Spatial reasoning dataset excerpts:
★ ★ ★ ★ ★ ★ ★
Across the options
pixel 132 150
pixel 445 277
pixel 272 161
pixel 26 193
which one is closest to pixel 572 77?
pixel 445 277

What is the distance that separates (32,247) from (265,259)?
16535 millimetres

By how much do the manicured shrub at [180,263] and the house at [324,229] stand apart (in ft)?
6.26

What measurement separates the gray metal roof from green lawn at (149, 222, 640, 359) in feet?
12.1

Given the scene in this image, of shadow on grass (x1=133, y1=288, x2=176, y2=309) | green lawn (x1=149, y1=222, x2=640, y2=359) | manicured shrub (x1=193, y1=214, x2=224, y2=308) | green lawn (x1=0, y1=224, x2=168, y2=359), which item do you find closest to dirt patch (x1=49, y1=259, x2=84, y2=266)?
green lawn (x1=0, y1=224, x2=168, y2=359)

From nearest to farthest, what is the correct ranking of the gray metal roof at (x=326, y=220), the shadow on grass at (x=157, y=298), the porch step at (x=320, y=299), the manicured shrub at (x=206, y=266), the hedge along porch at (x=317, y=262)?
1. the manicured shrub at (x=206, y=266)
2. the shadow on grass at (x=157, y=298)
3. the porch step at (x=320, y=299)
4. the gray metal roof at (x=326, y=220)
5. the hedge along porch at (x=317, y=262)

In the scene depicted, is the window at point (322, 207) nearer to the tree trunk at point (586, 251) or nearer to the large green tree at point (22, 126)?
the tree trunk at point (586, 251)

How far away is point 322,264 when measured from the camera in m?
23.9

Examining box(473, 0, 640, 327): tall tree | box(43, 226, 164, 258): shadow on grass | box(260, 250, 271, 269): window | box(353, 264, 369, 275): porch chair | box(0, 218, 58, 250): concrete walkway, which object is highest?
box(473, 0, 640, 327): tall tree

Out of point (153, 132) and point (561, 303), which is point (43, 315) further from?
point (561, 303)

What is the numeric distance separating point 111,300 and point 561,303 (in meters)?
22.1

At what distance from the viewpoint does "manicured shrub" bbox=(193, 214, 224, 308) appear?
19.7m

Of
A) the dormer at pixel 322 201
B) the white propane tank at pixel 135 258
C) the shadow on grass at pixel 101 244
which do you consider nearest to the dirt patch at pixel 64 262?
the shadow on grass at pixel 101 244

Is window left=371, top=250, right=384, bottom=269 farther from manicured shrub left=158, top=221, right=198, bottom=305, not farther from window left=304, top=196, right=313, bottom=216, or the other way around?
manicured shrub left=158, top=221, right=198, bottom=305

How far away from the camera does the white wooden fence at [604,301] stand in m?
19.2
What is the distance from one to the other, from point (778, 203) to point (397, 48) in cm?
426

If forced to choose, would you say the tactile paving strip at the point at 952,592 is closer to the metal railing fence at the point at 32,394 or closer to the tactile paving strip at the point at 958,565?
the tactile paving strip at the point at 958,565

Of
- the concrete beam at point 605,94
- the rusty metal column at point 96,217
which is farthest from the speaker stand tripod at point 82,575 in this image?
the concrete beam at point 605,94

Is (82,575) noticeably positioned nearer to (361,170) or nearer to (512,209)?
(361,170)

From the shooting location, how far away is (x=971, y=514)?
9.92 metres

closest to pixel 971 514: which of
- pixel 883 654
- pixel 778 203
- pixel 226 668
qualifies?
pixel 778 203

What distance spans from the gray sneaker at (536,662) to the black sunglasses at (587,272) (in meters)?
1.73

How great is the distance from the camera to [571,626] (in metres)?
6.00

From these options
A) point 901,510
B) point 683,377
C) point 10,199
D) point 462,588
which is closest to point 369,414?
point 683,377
★ ★ ★ ★ ★ ★ ★
● **Instructions to follow**
Each entry must be reproduced verbatim.

● **Solution to the problem**
Across the options
pixel 132 150
pixel 445 277
pixel 272 161
pixel 26 193
which one is closest to pixel 572 77?
pixel 445 277

What is the distance that separates (32,247) from (265,259)?
16535 millimetres

By how much do the manicured shrub at [180,263] and the house at [324,229] stand apart (in ft)?
6.26

What measurement separates the gray metal roof from green lawn at (149, 222, 640, 359) in feet?
12.1

Given the scene in this image, of shadow on grass (x1=133, y1=288, x2=176, y2=309) | green lawn (x1=149, y1=222, x2=640, y2=359) | manicured shrub (x1=193, y1=214, x2=224, y2=308) | green lawn (x1=0, y1=224, x2=168, y2=359), which item do you find closest to dirt patch (x1=49, y1=259, x2=84, y2=266)?
green lawn (x1=0, y1=224, x2=168, y2=359)

From nearest to farthest, what is the correct ranking of the gray metal roof at (x=326, y=220), the shadow on grass at (x=157, y=298), the porch step at (x=320, y=299), the manicured shrub at (x=206, y=266), the hedge along porch at (x=317, y=262)?
1. the manicured shrub at (x=206, y=266)
2. the shadow on grass at (x=157, y=298)
3. the porch step at (x=320, y=299)
4. the gray metal roof at (x=326, y=220)
5. the hedge along porch at (x=317, y=262)

In the scene depicted, is the window at point (322, 207) nearer to the tree trunk at point (586, 251) or nearer to the large green tree at point (22, 126)?
the tree trunk at point (586, 251)

How far away is point 322,264 when measured from the camera in m?
23.9

Examining box(473, 0, 640, 327): tall tree | box(43, 226, 164, 258): shadow on grass | box(260, 250, 271, 269): window | box(353, 264, 369, 275): porch chair | box(0, 218, 58, 250): concrete walkway, which object is highest?
box(473, 0, 640, 327): tall tree

Out of point (153, 132) and point (561, 303), which is point (43, 315) further from?
point (561, 303)

What is the numeric distance separating point 111,300 and point 561,303 (in meters)?
22.1

At what distance from the viewpoint does "manicured shrub" bbox=(193, 214, 224, 308) appear?
19.7m

Of
A) the dormer at pixel 322 201
B) the white propane tank at pixel 135 258
C) the shadow on grass at pixel 101 244
which do you consider nearest to the dirt patch at pixel 64 262?
the shadow on grass at pixel 101 244

Is window left=371, top=250, right=384, bottom=269 farther from manicured shrub left=158, top=221, right=198, bottom=305, not farther from window left=304, top=196, right=313, bottom=216, or the other way around?
manicured shrub left=158, top=221, right=198, bottom=305

How far away from the camera does the white wooden fence at [604,301] stand in m?
19.2
What is the distance from one to the other, from point (778, 203) to point (397, 48) in cm?
426

If forced to choose, would you say the tactile paving strip at the point at 952,592 is closer to the metal railing fence at the point at 32,394 or closer to the tactile paving strip at the point at 958,565?
the tactile paving strip at the point at 958,565

Of
- the concrete beam at point 605,94
- the rusty metal column at point 96,217
which is farthest from the speaker stand tripod at point 82,575 in this image?
the concrete beam at point 605,94

Is (82,575) noticeably positioned nearer to (361,170) or nearer to (512,209)?
(361,170)

From the shooting location, how far away is (x=971, y=514)?
9.92 metres

closest to pixel 971 514: which of
- pixel 883 654
- pixel 778 203
- pixel 226 668
qualifies?
pixel 778 203

What distance spans from the gray sneaker at (536,662) to the black sunglasses at (587,272) (in meters)?
1.73

How great is the distance from the camera to [571,626] (in metres)?
6.00

From these options
A) point 901,510
B) point 683,377
C) point 10,199
D) point 462,588
which is closest to point 369,414?
point 683,377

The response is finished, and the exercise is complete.